Na Área Terminal São Paulo, segundo a professora, deveriam estar trabalhando 140 controladores, mas na prática a escala conta em média com 70. Nos horários de pico, cada controlador monitora cerca de 12 aeronaves, quando o ideal seria de 5 a 6 aparelhos. O baixo salário e o esgotamento mental e físico provocado pelas mudanças de turnos e, em alguns casos, por um segundo trabalho ocasionam os problemas de saúde.

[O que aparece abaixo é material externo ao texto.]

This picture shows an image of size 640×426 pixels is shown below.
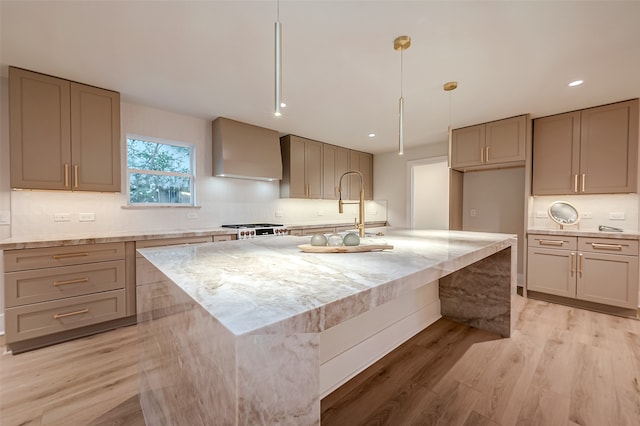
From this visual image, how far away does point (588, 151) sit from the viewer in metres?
3.20

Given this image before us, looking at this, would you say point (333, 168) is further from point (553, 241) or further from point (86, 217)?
point (86, 217)

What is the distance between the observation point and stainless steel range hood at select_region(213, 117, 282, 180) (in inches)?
137

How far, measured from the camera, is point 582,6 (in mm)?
1613

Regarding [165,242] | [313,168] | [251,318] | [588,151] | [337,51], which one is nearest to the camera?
[251,318]

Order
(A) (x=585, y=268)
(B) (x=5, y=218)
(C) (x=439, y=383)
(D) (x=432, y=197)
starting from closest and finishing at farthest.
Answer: (C) (x=439, y=383)
(B) (x=5, y=218)
(A) (x=585, y=268)
(D) (x=432, y=197)

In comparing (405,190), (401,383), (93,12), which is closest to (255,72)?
(93,12)

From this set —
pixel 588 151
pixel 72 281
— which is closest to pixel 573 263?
pixel 588 151

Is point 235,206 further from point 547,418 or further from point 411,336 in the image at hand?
point 547,418

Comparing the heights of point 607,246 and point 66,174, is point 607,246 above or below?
below

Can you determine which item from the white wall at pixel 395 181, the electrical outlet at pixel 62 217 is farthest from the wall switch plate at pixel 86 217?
the white wall at pixel 395 181

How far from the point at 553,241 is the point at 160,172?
474 cm

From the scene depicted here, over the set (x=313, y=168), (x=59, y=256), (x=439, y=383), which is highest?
(x=313, y=168)

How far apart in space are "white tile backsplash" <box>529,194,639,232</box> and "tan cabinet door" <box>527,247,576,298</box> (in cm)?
49

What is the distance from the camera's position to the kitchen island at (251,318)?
534 millimetres
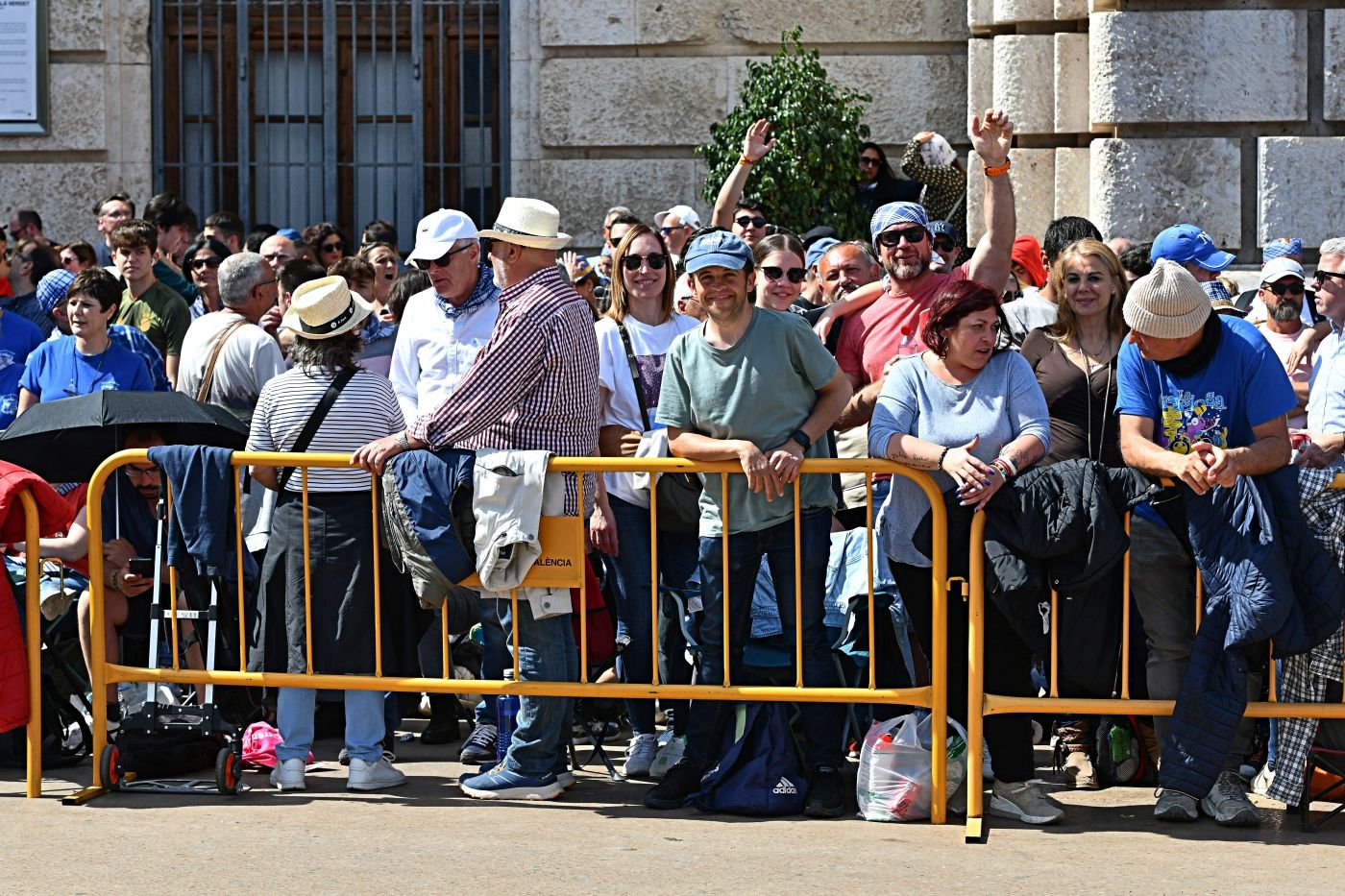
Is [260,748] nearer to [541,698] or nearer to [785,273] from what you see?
[541,698]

O trabalho do controlador é fiscalizar o céu através das imagens emitidas pelos radares e intervir quando necessário, ou quando solicitado pelo piloto. O controlador de vôo é o “braço direito” do piloto no solo. O controle de aproximação e decolagem das aeronaves nas áreas terminais é de responsabilidade do controle de tráfego, independente das condições de visibilidade. A comunicação entre pilotos e controladores de vôo deve, assim, ser a mais clara possível. Rita, no entanto, conta que mesmo a fluência no inglês é raridade entre os controladores de vôo e que há situações de pânico quando não conseguem se comunicar com um piloto de outra nacionalidade. Mas até mesmo em português podem surgir situações difíceis.
Nas gerências de Cardoso e Luiz Inácio, além do desaparelhamento das Forças Armadas, os militares viram-se perseguidos pelo poder público, que na verdade até agora não lhes concedeu, ao exemplo dos trabalhadores civis, vencimentos justos e decentes. O salário de um ascensorista da Câmara dos Deputados é maior do que o de um piloto da FAB.